If Gideon yelled right now, the guards would arrive in ten seconds.
The Inquisition would find the ancient runes and burn them all at the stake.
Raziel let go of the iron handle.
He shifted his weight to the balls of his feet.
He calculated the exact angle needed to snap Gideon’s neck before the boy could open his mouth to scream.
Gideon stood there for three long seconds. He stared at Raziel’s face and read the lethal intent in his eyes.
"I saw nothing," Gideon stated.
He turned around and walked back toward the infirmary without looking over his shoulder.
He paid his debt.
Raziel and Lucian let out a breath.
They picked the crate back up and carried it down the stairs to finish the job.
The sun came up and the daily inspections began.
Instructors tore through the dormitories and confiscated minor contraband from terrified novices.
Father Marius walked into the standard Inscription workspace on the second floor with two armed guards.
He pointed his cane straight at Zorya’s desk.
He ordered the guards to tear the floorboards up.
CRACK.
The wood splintered under the guards’ iron crowbars.
Marius leaned over the gap and peered into the dark space.
They found dirt and nothing else.
Marius stood over the empty hole.
He frowned and tapped his dark wooden cane against the stone floor.
The workspace was spotless.
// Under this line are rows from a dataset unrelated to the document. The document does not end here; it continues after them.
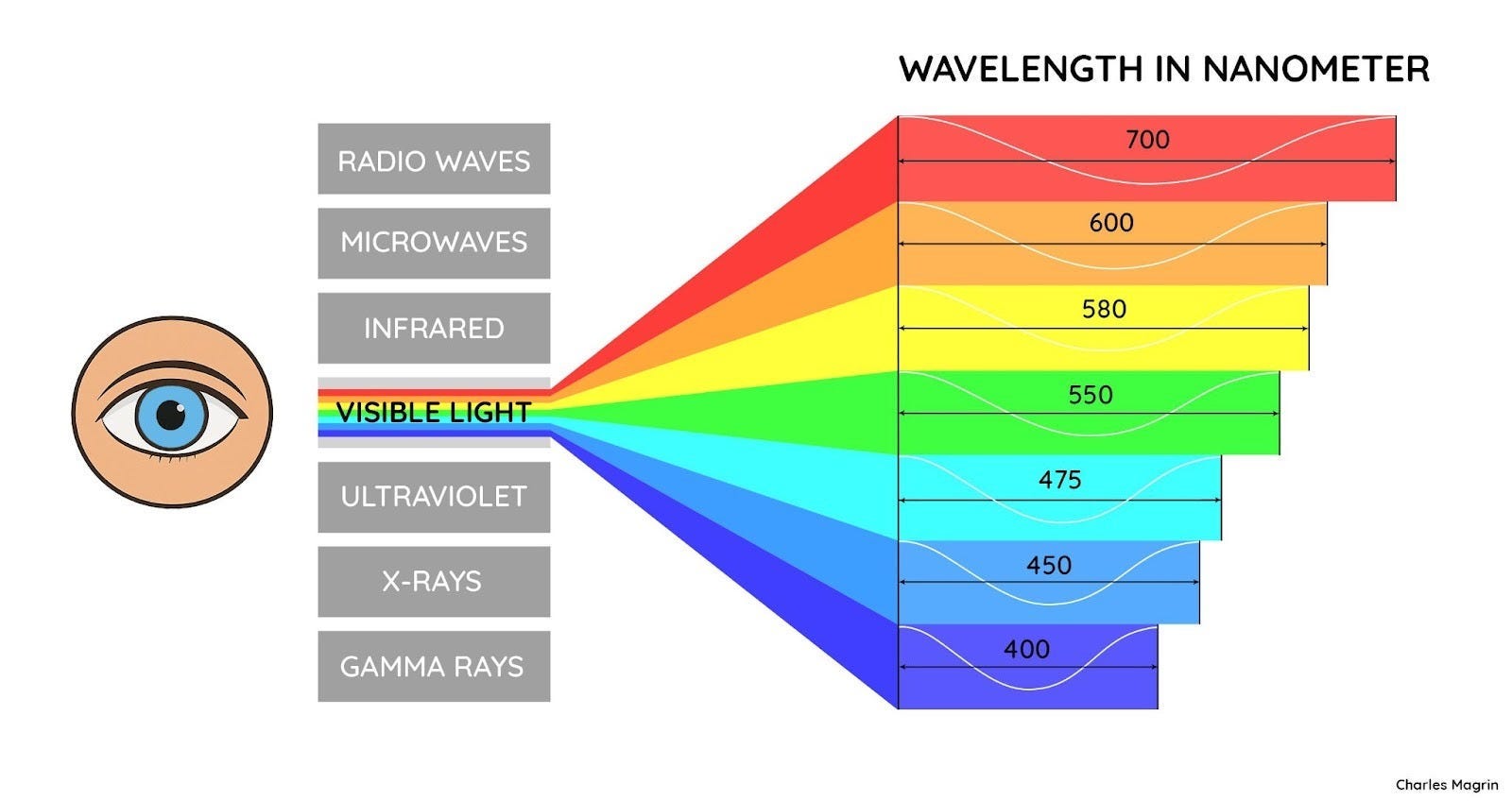 WAVELENGTH IN NANOMETER

RADIO WAVES

MICROWAVES

INFRARED

VISIBLE LIGHT

ULTRAVIOLET

X-RAYS

GAMMA RAYS

700

600

580

550

475

450

400

Charles Magrin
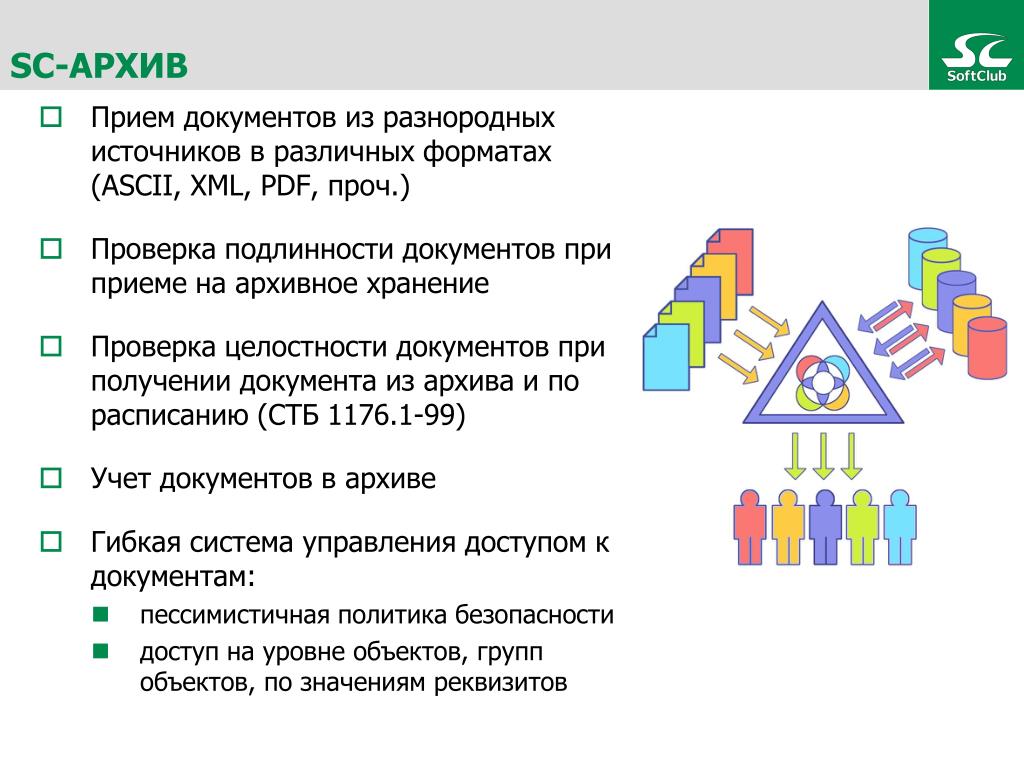 SC-АРХИВ

SC
SoftClub

Прием документов из разнородных источников в различных форматах (ASCII, XML, PDF, проч.)

Проверка подлинности документов при приеме на архивное хранение

Проверка целостности документов при получении документа из архива и по расписанию (СТБ 1176.1-99)

Учет документов в архиве

Гибкая система управления доступом к документам:

пессимистичная политика безопасности

доступ на уровне объектов, групп объектов, по значениям реквизитов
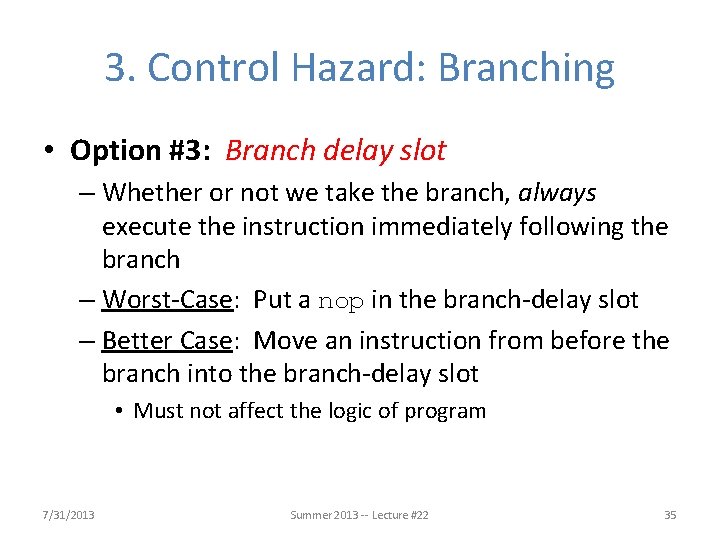 3. Control Hazard: Branching

• Option #3: Branch delay slot

– Whether or not we take the branch, always execute the instruction immediately following the branch

– Worst-Case: Put a nop in the branch-delay slot

– Better Case: Move an instruction from before the branch into the branch-delay slot

• Must not affect the logic of program

7/31/2013

Summer 2013 -- Lecture #22

35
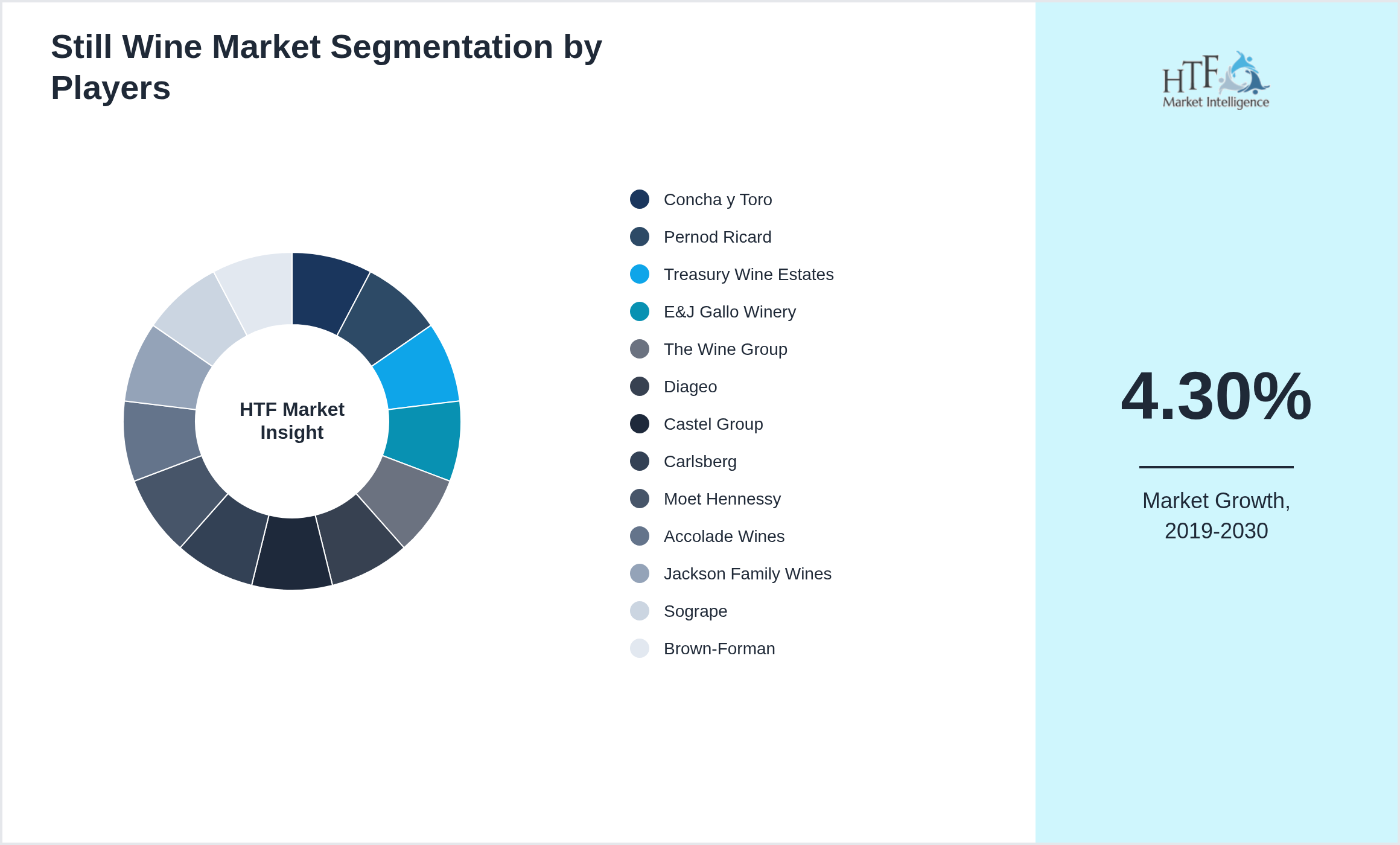 Still Wine Market Segmentation by Players

HTF Market Insight

Concha y Toro
Pernod Ricard
Treasury Wine Estates
E&J Gallo Winery
The Wine Group
Diageo
Castel Group
Carlsberg
Moet Hennessy
Accolade Wines
Jackson Family Wines
Sogrape
Brown-Forman

HTF Market Intelligence

4.30%

Market Growth, 2019-2030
The area lacked dust.
He saw the disturbed dirt and knew someone beat him to the prize.
He did not find any physical evidence, but he knew the novices moved the contraband before he arrived.
Marius dismissed the guards and returned to his office. He sat behind his mahogany desk and waited for night to fall over the academy.
The director walked into the main intersection of the residential wing under the cover of darkness.
He pulled a piece of specialized chalk from his robe.
He knelt on the floor and drew a tracking seal across the stone tiles.
It was a high-grade surveillance rune designed to monitor unauthorized movement and detect anomalous mana signatures.
Marius finished the geometric lines and channeled his own mana into the floor.
The chalk glowed red for a single second and faded into the stone. The mark became invisible to the naked eye.
He stood up, dusted off his knees, and walked back to his office.